Skip to content

lanl/SICM

Repository files navigation

SICM

Simplified Interface to Complex Memory

GitHub Actions

Introduction

This project is split into two interfaces: low and high.

The low interface provides a minimal interface for application wanting to manage their own memory on heterogeneous memory tiers. It also provides an arena allocator that application developers can use to create jemalloc arenas on different memory tiers and allocate to those tiers.

The high interface attempts to automatically manage the memory tiers for the application. It provides an LLVM compiler pass (and compiler wrappers) to automatically transform applications to make the appropriate high interface calls, as well as a runtime library which provides profiling for the application. The profiling is currently meant to be used offline; that is, after enabling the profiling for an application run, the results are printed out at the end of the run, and that information must be fed into a second run to make use of it. An online approach is planned.

Dependencies

The only dependencies that you will need for the low-level interface are libnuma and jemalloc. We require that jemalloc be configured with the je_ prefix (using the --with-jemalloc-prefix flag). CMake will use pkg-config to find jemalloc.

For the high-level interface, you need an installation of LLVM. LLVM 4.0 and later have been tested, although 3.9 may possibly work. For the profiling, you will also need an installation of libpfm, which is a small helper library for perf that is available on most distributions.

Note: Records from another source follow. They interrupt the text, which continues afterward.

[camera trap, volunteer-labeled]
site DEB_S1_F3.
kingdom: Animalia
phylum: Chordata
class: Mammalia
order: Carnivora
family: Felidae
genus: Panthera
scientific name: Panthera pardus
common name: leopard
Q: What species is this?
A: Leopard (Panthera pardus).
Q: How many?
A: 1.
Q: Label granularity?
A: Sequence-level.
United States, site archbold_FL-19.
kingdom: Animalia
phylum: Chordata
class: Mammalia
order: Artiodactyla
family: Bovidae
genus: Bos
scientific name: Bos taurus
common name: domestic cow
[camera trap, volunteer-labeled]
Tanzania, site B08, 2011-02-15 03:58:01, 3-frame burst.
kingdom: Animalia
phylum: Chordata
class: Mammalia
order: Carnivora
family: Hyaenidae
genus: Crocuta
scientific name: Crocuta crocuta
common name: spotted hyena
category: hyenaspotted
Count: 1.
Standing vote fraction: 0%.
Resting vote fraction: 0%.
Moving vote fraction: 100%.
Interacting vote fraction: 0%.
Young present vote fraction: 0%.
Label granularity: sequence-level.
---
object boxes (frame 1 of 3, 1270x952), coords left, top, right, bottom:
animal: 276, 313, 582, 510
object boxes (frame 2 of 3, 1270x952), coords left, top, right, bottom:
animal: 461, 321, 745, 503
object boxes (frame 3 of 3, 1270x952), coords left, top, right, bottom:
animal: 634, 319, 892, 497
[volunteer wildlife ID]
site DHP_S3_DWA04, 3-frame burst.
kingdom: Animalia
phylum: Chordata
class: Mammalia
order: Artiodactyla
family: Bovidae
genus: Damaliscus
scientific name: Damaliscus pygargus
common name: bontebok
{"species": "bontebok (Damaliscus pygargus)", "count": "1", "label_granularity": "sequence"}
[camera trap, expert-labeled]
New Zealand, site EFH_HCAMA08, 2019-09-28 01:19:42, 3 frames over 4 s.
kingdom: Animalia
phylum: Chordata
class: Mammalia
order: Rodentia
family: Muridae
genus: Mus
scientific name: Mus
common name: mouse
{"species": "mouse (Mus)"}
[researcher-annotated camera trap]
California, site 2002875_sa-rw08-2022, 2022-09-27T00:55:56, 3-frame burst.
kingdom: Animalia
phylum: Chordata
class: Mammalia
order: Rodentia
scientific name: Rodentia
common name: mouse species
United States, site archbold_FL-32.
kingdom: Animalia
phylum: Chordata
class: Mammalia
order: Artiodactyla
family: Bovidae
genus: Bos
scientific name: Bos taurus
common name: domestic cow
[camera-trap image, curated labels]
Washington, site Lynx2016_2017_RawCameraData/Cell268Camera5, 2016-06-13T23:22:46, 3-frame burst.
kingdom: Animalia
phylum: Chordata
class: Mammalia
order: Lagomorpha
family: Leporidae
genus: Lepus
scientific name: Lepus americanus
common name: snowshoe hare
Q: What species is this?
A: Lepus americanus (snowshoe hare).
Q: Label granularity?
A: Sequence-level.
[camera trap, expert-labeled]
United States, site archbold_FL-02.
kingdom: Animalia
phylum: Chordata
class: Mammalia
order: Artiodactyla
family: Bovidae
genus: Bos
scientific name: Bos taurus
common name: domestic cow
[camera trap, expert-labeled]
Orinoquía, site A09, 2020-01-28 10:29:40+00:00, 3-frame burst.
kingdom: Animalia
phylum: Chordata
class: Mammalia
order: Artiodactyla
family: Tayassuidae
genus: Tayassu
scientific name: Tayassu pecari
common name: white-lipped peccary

Additionally, several other packages are required, and can be installed through a package manager:

Binaries

  • A modern C compiler
  • A modern C++ compiler
  • A modern Fortran compiler
  • CMake 3.0+
  • Make
  • numactl
  • automake + friends (if jemalloc needs to be built)

Development Libraries

These packages are usually named lib*-dev or lib*-devel:

  • numa

Additional packages are required for the high level interface:

  • hwloc
  • llvm
  • omp (if OpenMP is not available by default on your compilers)
  • pfm4

Compilation

export PKG_CONFIG_PATH=<jemalloc prefix>/lib/pkgconfig:$PKG_CONFIG_PATH
mkdir build
cd build
cmake .. -DCMAKE_INSTALL_PREFIX=<prefix>
make
make install

Low-Level API

Function Name Description
sicm_init Detects all memory devices on system, returns a list of them.
sicm_fini Frees up a device list and associated SICM data structures.
sicm_find_device Return the first device that matches a given type and page size.
sicm_device_alloc Allocates to a given device.
sicm_device_free Frees memory on a device.
sicm_can_place_exact Returns whether or not a device supports exact placement.
sicm_device_alloc_exact Allocate memory on a device with an exact base address.
sicm_numa_id Returns the NUMA ID that a device is on.
sicm_device_page_size Returns the page size of a given device.
sicm_device_eq Returns if two devices are equal or not.
sicm_move Moves memory from one device to another.
sicm_pin Pin the current process to a device's memory.
sicm_capacity Returns the capacity of a given device.
sicm_avail Returns the amount of memory available on a given device.
sicm_model_distance Returns the distance of a given memory device.
sicm_is_near Returns whether or not a given memory device is nearby the current NUMA node.
sicm_latency Measures the latency of a memory device.
sicm_bandwidth_linear2 Measures a memory device's linear access bandwidth.
sicm_bandwidth_random2 Measures random access bandwidth of a memory device.
sicm_bandwidth_linear3 Measures the linear bandwidth of a memory device.
sicm_bandwidth_random3 Measures the random access bandwidth of a memory device.

Arena Allocator API

Function Name Description
sicm_arenas_list List all arenas created in the arena allocator.
sicm_arena_create Create a new arena on the given device.
sicm_arena_destroy Frees up an arena, deleting all associated data structures.
sicm_arena_set_default Sets an arena as the default for the current thread.
sicm_arena_get_default Gets the default arena for the current thread.
sicm_arena_get_device Gets the device for a given arena.
sicm_arena_set_device Sets the memory device for a given arena. Moves all allocated memory already allocated to the arena.
sicm_arena_size Gets the size of memory allocated to the given arena.
sicm_arena_alloc Allocate to a given arena.
sicm_arena_alloc_aligned Allocate aligned memory to a given arena.
sicm_arena_realloc Resize allocated memory to a given arena.
sicm_arena_lookup Returns which arena a given pointer belongs to.

High-Level Interface

The high-level interface is normally used with the compiler wrappers located in bin/. Users should use these wrappers to compile their applications, and a compiler pass will automatically transform the code so that it calls the high-level interface with the appropriate arguments, including initialization, destruction, and the proper allocation functions. Assuming the high-level interface is linked to the application as a shared library, it automatically initializes itself. All heap allocation routines are replaced by calls to void* sh_alloc(int id, size_t sz), which associates an ID with a given allocation and allocates the memory into an arena with other allocations of that ID.

Programming Practices

  1. All blocks use curly braces
    • Even one-line blocks
  2. Constants on the left side of ==
    • if(NULL == foo) { ...
  3. Functions with no arguments are (void)
  4. No C++-style comments in C code
  5. No GCC extensions except in GCC-only code
  6. No C++ code in libraries
    • Discouraged in components
  7. Always define preprocessor macros
    • Define logicals to 0 or 1 (vs. define or not define)
    • Use #if FOO, not #ifdef FOO